TASK REQUIREMENTS:
1) In the passage on phononic crystals, what is the forbidden bandwidth called?
2) Echo the part of the passage on phononic crystals that starts at "In the present" and ends at "an electronic bandgap.".

PASSAGE GIVEN:

-- START --

In the present disclosure, electromagnetic radiation is used to
change the dynamic behavior of a phononic crystal and thus tune a
device. As mentioned above, the periodic structure is composed of
two or more elastic materials. Similar to electronic structures,
based on the periodicity of the lattice, the size and shape of the
scatterers, the orientation of the lattice, and the acousto-elastic
contrast between the scatterers and background, the propagation of
vibrations or acoustic waves can be controlled. In certain
arrangements, the propagation of ranges of phonons can be blocked
all together (illustrated in FIG. 2) (Kushwaha et al. 1993). This
forbidden bandwidth is called the acoustic or phononic bandgap
analogous to an electronic bandgap.
Overall, the acoustic material should have at least one phononic
bandgap, either the scatterers or the lattice structure should have
a bulk modulus that is responsive to electromagnetic radiation, and
preferably the responsive change in the bulk modulus should be
reversible. The acoustic material can be used to create
electromagnetically tunable acoustic devices that can preferably be
modified electromagnetically on the order of seconds or less, and
do not require the removal or replacement of component parts to for
tuning. Electromagnetically ("EM") tuning the acoustic device
requires that either: (a) the lattice structure of the phononic
crystal(s) changes with EM stimulation, (b) the acousto-elastic
properties of the phononic crystal(s) are EM modulated, or (c) the
orientation of the phononic crystal(s) is EM responsive. The
specifics of the electromagnetic source are heavily dependent on
the device and the materials used in the device.

-- END --

RECORDED INFORMATION:
-- START --

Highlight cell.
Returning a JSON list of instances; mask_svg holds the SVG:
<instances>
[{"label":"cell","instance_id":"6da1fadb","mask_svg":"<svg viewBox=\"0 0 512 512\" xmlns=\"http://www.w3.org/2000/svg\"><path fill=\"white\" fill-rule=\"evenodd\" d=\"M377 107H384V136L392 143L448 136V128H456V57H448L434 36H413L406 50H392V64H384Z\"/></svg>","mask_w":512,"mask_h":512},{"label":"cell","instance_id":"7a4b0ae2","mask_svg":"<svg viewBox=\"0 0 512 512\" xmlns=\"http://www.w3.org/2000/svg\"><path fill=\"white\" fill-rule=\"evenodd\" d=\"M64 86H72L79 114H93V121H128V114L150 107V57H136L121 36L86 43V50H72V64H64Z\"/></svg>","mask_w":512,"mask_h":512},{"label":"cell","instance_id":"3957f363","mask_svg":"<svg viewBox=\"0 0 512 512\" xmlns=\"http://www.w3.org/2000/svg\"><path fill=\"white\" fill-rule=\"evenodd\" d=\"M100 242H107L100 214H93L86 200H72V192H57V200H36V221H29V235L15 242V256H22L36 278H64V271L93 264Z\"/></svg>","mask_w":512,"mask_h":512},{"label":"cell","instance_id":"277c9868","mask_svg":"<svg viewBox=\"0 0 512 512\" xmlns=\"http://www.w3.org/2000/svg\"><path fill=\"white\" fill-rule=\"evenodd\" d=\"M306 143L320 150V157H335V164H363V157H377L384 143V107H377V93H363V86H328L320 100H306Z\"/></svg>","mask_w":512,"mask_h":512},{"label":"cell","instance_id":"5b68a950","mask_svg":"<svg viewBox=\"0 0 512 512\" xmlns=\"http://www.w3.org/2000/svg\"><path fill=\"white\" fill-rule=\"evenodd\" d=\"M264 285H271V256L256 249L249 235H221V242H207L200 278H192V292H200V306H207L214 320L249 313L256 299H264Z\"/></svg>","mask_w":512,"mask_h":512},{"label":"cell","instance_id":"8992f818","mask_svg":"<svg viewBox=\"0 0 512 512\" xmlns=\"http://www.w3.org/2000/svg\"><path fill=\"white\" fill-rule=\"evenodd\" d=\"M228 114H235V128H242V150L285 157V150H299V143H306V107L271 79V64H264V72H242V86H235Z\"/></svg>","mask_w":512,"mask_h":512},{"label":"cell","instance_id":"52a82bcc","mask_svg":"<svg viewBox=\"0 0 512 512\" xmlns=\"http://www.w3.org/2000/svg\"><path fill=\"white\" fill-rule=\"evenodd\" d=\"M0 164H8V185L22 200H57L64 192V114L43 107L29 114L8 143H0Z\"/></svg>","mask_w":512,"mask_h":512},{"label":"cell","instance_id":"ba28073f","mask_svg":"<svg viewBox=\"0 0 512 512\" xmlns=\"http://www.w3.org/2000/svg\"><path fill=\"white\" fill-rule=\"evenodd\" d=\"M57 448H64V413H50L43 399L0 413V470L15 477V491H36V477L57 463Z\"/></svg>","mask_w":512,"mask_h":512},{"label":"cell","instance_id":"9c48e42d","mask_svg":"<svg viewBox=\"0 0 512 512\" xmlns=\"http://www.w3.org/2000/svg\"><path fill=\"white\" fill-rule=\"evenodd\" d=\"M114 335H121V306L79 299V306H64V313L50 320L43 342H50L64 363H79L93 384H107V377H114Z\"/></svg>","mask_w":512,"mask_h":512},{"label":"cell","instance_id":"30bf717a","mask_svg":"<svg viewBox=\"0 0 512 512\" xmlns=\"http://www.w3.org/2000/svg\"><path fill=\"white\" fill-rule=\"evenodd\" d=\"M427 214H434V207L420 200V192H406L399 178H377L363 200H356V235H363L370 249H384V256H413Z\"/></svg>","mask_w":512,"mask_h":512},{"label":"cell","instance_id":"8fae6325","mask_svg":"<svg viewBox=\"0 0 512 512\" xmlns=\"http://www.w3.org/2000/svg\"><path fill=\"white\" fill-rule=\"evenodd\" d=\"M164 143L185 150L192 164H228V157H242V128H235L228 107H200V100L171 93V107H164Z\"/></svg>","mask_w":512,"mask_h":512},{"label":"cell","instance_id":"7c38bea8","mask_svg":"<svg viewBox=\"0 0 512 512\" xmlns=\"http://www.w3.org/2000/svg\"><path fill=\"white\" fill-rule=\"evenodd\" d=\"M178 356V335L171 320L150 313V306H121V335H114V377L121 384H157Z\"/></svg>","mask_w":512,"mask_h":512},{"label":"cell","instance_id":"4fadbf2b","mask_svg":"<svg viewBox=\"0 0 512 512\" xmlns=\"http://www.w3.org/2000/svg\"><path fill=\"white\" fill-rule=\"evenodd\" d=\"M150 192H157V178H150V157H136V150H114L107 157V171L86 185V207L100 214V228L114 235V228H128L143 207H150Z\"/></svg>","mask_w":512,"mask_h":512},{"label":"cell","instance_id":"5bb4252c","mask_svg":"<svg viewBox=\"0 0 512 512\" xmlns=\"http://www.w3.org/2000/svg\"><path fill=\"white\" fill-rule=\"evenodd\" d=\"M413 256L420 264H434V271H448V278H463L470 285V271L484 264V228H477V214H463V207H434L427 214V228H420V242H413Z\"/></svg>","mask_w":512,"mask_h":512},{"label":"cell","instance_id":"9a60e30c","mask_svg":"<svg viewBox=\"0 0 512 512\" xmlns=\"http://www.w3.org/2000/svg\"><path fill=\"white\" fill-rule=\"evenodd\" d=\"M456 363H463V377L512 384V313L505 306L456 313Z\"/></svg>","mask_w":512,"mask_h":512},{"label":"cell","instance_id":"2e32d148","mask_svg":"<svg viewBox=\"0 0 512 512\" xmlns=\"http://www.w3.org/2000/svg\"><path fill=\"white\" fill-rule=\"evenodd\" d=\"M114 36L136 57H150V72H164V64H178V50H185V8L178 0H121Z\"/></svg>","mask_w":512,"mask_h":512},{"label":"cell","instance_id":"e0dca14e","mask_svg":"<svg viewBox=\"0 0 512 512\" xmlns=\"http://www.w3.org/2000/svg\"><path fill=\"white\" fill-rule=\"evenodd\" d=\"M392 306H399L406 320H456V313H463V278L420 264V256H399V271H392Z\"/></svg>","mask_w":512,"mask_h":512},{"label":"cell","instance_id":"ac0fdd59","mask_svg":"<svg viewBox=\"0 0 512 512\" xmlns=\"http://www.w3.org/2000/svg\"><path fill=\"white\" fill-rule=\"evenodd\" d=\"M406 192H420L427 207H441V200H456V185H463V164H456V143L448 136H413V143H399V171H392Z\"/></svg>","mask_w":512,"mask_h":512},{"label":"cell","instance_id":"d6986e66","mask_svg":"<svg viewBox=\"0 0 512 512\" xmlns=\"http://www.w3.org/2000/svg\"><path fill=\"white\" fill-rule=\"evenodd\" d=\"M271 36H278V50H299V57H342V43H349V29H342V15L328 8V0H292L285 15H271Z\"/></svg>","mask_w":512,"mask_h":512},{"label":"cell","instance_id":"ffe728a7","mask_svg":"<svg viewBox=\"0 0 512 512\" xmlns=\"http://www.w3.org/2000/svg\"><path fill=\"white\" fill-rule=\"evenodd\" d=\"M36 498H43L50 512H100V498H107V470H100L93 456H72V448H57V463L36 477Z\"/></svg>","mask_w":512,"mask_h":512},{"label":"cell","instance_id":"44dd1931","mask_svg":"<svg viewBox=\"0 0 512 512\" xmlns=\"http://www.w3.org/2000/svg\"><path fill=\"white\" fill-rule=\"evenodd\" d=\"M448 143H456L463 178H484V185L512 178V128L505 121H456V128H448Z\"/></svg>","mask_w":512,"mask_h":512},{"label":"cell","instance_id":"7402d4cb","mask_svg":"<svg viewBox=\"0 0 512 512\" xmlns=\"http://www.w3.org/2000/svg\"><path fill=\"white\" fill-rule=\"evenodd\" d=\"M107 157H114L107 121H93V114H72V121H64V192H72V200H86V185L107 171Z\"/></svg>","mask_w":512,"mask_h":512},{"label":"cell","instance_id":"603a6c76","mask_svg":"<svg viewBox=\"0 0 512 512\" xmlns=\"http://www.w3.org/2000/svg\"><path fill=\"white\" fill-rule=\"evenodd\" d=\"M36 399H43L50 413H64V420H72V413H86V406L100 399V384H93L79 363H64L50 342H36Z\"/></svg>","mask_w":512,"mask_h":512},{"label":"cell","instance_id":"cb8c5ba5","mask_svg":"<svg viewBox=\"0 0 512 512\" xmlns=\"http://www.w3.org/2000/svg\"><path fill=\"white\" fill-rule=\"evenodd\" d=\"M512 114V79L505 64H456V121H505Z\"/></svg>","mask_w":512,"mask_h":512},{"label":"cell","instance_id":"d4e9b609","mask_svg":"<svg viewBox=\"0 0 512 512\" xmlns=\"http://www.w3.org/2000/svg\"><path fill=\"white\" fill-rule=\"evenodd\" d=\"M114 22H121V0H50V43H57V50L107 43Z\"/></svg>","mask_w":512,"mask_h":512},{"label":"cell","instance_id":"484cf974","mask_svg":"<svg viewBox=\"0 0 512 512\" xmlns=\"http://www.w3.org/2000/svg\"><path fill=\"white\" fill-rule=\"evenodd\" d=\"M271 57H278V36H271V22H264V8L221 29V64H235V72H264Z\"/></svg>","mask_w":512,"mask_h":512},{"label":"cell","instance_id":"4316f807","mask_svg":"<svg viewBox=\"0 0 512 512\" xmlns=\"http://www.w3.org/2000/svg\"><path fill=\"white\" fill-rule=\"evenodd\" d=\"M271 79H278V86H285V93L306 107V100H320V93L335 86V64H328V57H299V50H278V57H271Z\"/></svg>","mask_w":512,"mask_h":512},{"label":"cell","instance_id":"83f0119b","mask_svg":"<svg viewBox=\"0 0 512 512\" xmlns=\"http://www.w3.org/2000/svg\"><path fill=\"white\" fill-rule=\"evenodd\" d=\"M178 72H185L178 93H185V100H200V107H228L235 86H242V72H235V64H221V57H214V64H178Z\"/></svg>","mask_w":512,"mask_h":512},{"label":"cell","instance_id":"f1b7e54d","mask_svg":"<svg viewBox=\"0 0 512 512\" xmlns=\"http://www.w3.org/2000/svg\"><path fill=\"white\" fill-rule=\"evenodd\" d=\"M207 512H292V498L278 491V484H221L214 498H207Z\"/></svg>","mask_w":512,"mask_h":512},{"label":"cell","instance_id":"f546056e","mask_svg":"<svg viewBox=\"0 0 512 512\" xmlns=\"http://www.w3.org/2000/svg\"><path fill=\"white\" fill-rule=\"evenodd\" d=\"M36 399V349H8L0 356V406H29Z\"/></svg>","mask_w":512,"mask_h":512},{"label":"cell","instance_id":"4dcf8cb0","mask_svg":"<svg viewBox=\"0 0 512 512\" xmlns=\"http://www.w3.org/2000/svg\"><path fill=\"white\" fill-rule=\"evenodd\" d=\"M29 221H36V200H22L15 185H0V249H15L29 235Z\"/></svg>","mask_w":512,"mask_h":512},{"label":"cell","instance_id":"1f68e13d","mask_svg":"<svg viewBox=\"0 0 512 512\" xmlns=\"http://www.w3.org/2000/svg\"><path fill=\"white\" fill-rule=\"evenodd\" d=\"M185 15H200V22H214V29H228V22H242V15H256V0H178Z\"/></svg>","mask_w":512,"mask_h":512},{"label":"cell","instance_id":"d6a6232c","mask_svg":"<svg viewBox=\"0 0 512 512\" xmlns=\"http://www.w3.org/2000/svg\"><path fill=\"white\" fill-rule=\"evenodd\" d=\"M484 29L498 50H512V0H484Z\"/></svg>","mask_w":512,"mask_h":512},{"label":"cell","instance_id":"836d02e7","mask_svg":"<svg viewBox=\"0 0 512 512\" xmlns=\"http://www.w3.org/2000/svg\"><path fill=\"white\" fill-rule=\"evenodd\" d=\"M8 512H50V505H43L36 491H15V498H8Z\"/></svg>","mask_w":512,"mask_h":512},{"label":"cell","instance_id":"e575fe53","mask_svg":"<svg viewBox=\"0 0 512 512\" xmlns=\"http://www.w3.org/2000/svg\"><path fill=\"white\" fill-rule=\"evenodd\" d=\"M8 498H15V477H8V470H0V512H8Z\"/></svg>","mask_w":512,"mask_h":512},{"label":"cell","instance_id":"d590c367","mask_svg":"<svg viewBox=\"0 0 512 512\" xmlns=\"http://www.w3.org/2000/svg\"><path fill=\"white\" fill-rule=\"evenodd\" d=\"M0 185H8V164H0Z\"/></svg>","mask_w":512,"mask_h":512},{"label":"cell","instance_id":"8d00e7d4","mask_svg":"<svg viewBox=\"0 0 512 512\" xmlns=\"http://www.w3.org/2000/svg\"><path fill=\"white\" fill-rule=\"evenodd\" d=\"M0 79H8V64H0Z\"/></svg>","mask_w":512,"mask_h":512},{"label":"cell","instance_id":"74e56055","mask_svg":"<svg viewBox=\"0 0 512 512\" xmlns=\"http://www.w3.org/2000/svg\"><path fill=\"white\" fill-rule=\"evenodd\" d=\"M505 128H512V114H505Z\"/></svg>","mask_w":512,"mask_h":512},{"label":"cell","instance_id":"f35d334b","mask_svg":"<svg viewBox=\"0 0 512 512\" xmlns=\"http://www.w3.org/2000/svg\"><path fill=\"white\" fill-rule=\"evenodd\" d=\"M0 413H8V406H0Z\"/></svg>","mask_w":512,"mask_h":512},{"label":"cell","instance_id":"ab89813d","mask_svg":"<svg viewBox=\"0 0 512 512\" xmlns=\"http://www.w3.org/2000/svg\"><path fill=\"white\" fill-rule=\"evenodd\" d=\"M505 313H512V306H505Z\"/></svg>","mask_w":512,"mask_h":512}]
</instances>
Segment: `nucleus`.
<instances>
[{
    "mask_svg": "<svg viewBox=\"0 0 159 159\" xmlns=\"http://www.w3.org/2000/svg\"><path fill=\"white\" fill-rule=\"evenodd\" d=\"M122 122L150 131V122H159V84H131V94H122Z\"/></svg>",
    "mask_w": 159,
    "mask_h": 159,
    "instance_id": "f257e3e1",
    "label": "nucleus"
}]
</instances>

-- END --

PER-TASK OUTPUTS:
1) The acoustic or phononic bandgap.

2)
In the present disclosure, electromagnetic radiation is used to
change the dynamic behavior of a phononic crystal and thus tune a
device. As mentioned above, the periodic structure is composed of
two or more elastic materials. Similar to electronic structures,
based on the periodicity of the lattice, the size and shape of the
scatterers, the orientation of the lattice, and the acousto-elastic
contrast between the scatterers and background, the propagation of
vibrations or acoustic waves can be controlled. In certain
arrangements, the propagation of ranges of phonons can be blocked
all together (illustrated in FIG. 2) (Kushwaha et al. 1993). This
forbidden bandwidth is called the acoustic or phononic bandgap
analogous to an electronic bandgap.